** Records for this task follows **

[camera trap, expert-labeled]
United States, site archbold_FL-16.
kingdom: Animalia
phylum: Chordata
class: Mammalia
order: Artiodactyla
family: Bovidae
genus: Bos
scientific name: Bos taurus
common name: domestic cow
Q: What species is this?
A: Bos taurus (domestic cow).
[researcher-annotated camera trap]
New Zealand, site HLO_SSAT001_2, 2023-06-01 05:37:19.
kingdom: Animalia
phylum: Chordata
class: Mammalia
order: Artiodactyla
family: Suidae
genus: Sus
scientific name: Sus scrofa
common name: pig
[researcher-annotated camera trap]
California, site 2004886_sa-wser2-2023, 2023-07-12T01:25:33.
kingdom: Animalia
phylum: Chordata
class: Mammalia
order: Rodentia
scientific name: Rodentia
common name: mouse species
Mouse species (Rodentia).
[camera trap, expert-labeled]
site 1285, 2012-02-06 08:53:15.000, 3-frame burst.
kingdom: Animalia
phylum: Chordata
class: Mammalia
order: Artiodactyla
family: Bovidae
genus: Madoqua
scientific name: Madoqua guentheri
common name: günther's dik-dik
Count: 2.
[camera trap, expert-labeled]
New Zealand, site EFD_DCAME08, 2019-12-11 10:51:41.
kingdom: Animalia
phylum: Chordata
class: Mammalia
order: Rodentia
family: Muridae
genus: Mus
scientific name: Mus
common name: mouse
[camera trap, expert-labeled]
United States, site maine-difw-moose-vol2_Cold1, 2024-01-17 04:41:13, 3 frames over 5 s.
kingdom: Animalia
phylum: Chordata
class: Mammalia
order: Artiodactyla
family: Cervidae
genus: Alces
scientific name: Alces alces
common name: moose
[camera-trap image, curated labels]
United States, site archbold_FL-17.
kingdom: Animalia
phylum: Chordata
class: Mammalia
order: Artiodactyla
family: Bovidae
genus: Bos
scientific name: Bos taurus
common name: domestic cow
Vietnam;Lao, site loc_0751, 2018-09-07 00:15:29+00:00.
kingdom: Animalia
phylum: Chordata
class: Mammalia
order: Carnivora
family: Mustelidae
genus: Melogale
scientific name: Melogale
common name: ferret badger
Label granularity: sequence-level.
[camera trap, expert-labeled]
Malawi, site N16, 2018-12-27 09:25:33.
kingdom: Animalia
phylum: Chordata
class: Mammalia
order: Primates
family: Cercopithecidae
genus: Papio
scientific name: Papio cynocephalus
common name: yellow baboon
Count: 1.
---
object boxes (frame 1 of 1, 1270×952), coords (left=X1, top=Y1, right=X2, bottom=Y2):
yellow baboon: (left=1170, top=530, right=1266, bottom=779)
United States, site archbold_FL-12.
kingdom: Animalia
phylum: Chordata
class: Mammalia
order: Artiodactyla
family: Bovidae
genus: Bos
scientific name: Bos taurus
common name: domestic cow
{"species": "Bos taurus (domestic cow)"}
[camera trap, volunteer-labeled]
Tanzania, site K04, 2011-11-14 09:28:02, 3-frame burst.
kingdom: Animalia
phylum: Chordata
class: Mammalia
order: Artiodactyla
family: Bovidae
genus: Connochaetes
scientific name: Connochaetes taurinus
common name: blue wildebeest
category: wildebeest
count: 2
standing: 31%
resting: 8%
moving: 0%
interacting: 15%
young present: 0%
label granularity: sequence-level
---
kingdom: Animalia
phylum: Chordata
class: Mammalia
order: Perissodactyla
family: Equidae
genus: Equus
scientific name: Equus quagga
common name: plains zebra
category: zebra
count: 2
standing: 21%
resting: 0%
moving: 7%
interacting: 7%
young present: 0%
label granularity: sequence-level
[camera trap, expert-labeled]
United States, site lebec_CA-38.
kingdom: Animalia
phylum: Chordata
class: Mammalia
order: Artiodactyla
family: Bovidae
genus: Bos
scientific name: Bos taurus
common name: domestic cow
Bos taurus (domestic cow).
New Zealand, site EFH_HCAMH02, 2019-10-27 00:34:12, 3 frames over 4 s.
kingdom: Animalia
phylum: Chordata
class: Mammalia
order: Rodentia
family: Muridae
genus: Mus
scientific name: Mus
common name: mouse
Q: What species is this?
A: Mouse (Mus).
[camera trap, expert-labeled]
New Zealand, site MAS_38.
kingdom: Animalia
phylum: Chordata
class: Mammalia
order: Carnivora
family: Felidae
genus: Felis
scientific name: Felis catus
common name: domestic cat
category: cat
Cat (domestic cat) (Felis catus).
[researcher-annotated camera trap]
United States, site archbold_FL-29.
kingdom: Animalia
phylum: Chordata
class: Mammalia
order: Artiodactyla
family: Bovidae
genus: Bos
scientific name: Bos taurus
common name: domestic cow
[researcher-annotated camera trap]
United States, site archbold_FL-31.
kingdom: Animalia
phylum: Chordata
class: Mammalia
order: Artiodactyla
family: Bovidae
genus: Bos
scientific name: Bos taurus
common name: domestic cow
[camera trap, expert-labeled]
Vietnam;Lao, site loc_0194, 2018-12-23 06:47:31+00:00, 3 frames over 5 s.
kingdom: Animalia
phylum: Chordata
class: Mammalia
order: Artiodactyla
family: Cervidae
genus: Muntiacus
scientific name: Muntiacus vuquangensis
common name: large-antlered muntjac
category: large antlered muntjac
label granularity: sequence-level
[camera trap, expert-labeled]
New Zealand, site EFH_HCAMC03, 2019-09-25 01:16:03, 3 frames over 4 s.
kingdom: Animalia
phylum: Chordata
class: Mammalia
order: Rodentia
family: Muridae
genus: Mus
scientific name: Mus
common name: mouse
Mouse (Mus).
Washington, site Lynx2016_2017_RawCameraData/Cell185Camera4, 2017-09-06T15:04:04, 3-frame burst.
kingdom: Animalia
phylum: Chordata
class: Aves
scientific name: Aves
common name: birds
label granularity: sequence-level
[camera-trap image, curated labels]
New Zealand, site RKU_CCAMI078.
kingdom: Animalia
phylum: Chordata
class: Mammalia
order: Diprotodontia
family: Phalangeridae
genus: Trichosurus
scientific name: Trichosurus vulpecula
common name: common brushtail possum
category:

** End of Records for this task **

## Your assignment
Go through the entries above and write each one out exactly.

## Result of the exercise
[camera trap, expert-labeled]
United States, site archbold_FL-16.
kingdom: Animalia
phylum: Chordata
class: Mammalia
order: Artiodactyla
family: Bovidae
genus: Bos
scientific name: Bos taurus
common name: domestic cow
Q: What species is this?
A: Bos taurus (domestic cow).
[researcher-annotated camera trap]
New Zealand, site HLO_SSAT001_2, 2023-06-01 05:37:19.
kingdom: Animalia
phylum: Chordata
class: Mammalia
order: Artiodactyla
family: Suidae
genus: Sus
scientific name: Sus scrofa
common name: pig
[researcher-annotated camera trap]
California, site 2004886_sa-wser2-2023, 2023-07-12T01:25:33.
kingdom: Animalia
phylum: Chordata
class: Mammalia
order: Rodentia
scientific name: Rodentia
common name: mouse species
Mouse species (Rodentia).
[camera trap, expert-labeled]
site 1285, 2012-02-06 08:53:15.000, 3-frame burst.
kingdom: Animalia
phylum: Chordata
class: Mammalia
order: Artiodactyla
family: Bovidae
genus: Madoqua
scientific name: Madoqua guentheri
common name: günther's dik-dik
Count: 2.
[camera trap, expert-labeled]
New Zealand, site EFD_DCAME08, 2019-12-11 10:51:41.
kingdom: Animalia
phylum: Chordata
class: Mammalia
order: Rodentia
family: Muridae
genus: Mus
scientific name: Mus
common name: mouse
[camera trap, expert-labeled]
United States, site maine-difw-moose-vol2_Cold1, 2024-01-17 04:41:13, 3 frames over 5 s.
kingdom: Animalia
phylum: Chordata
class: Mammalia
order: Artiodactyla
family: Cervidae
genus: Alces
scientific name: Alces alces
common name: moose
[camera-trap image, curated labels]
United States, site archbold_FL-17.
kingdom: Animalia
phylum: Chordata
class: Mammalia
order: Artiodactyla
family: Bovidae
genus: Bos
scientific name: Bos taurus
common name: domestic cow
Vietnam;Lao, site loc_0751, 2018-09-07 00:15:29+00:00.
kingdom: Animalia
phylum: Chordata
class: Mammalia
order: Carnivora
family: Mustelidae
genus: Melogale
scientific name: Melogale
common name: ferret badger
Label granularity: sequence-level.
[camera trap, expert-labeled]
Malawi, site N16, 2018-12-27 09:25:33.
kingdom: Animalia
phylum: Chordata
class: Mammalia
order: Primates
family: Cercopithecidae
genus: Papio
scientific name: Papio cynocephalus
common name: yellow baboon
Count: 1.
---
object boxes (frame 1 of 1, 1270×952), coords (left=X1, top=Y1, right=X2, bottom=Y2):
yellow baboon: (left=1170, top=530, right=1266, bottom=779)
United States, site archbold_FL-12.
kingdom: Animalia
phylum: Chordata
class: Mammalia
order: Artiodactyla
family: Bovidae
genus: Bos
scientific name: Bos taurus
common name: domestic cow
{"species": "Bos taurus (domestic cow)"}
[camera trap, volunteer-labeled]
Tanzania, site K04, 2011-11-14 09:28:02, 3-frame burst.
kingdom: Animalia
phylum: Chordata
class: Mammalia
order: Artiodactyla
family: Bovidae
genus: Connochaetes
scientific name: Connochaetes taurinus
common name: blue wildebeest
category: wildebeest
count: 2
standing: 31%
resting: 8%
moving: 0%
interacting: 15%
young present: 0%
label granularity: sequence-level
---
kingdom: Animalia
phylum: Chordata
class: Mammalia
order: Perissodactyla
family: Equidae
genus: Equus
scientific name: Equus quagga
common name: plains zebra
category: zebra
count: 2
standing: 21%
resting: 0%
moving: 7%
interacting: 7%
young present: 0%
label granularity: sequence-level
[camera trap, expert-labeled]
United States, site lebec_CA-38.
kingdom: Animalia
phylum: Chordata
class: Mammalia
order: Artiodactyla
family: Bovidae
genus: Bos
scientific name: Bos taurus
common name: domestic cow
Bos taurus (domestic cow).
New Zealand, site EFH_HCAMH02, 2019-10-27 00:34:12, 3 frames over 4 s.
kingdom: Animalia
phylum: Chordata
class: Mammalia
order: Rodentia
family: Muridae
genus: Mus
scientific name: Mus
common name: mouse
Q: What species is this?
A: Mouse (Mus).
[camera trap, expert-labeled]
New Zealand, site MAS_38.
kingdom: Animalia
phylum: Chordata
class: Mammalia
order: Carnivora
family: Felidae
genus: Felis
scientific name: Felis catus
common name: domestic cat
category: cat
Cat (domestic cat) (Felis catus).
[researcher-annotated camera trap]
United States, site archbold_FL-29.
kingdom: Animalia
phylum: Chordata
class: Mammalia
order: Artiodactyla
family: Bovidae
genus: Bos
scientific name: Bos taurus
common name: domestic cow
[researcher-annotated camera trap]
United States, site archbold_FL-31.
kingdom: Animalia
phylum: Chordata
class: Mammalia
order: Artiodactyla
family: Bovidae
genus: Bos
scientific name: Bos taurus
common name: domestic cow
[camera trap, expert-labeled]
Vietnam;Lao, site loc_0194, 2018-12-23 06:47:31+00:00, 3 frames over 5 s.
kingdom: Animalia
phylum: Chordata
class: Mammalia
order: Artiodactyla
family: Cervidae
genus: Muntiacus
scientific name: Muntiacus vuquangensis
common name: large-antlered muntjac
category: large antlered muntjac
label granularity: sequence-level
[camera trap, expert-labeled]
New Zealand, site EFH_HCAMC03, 2019-09-25 01:16:03, 3 frames over 4 s.
kingdom: Animalia
phylum: Chordata
class: Mammalia
order: Rodentia
family: Muridae
genus: Mus
scientific name: Mus
common name: mouse
Mouse (Mus).
Washington, site Lynx2016_2017_RawCameraData/Cell185Camera4, 2017-09-06T15:04:04, 3-frame burst.
kingdom: Animalia
phylum: Chordata
class: Aves
scientific name: Aves
common name: birds
label granularity: sequence-level
[camera-trap image, curated labels]
New Zealand, site RKU_CCAMI078.
kingdom: Animalia
phylum: Chordata
class: Mammalia
order: Diprotodontia
family: Phalangeridae
genus: Trichosurus
scientific name: Trichosurus vulpecula
common name: common brushtail possum
category:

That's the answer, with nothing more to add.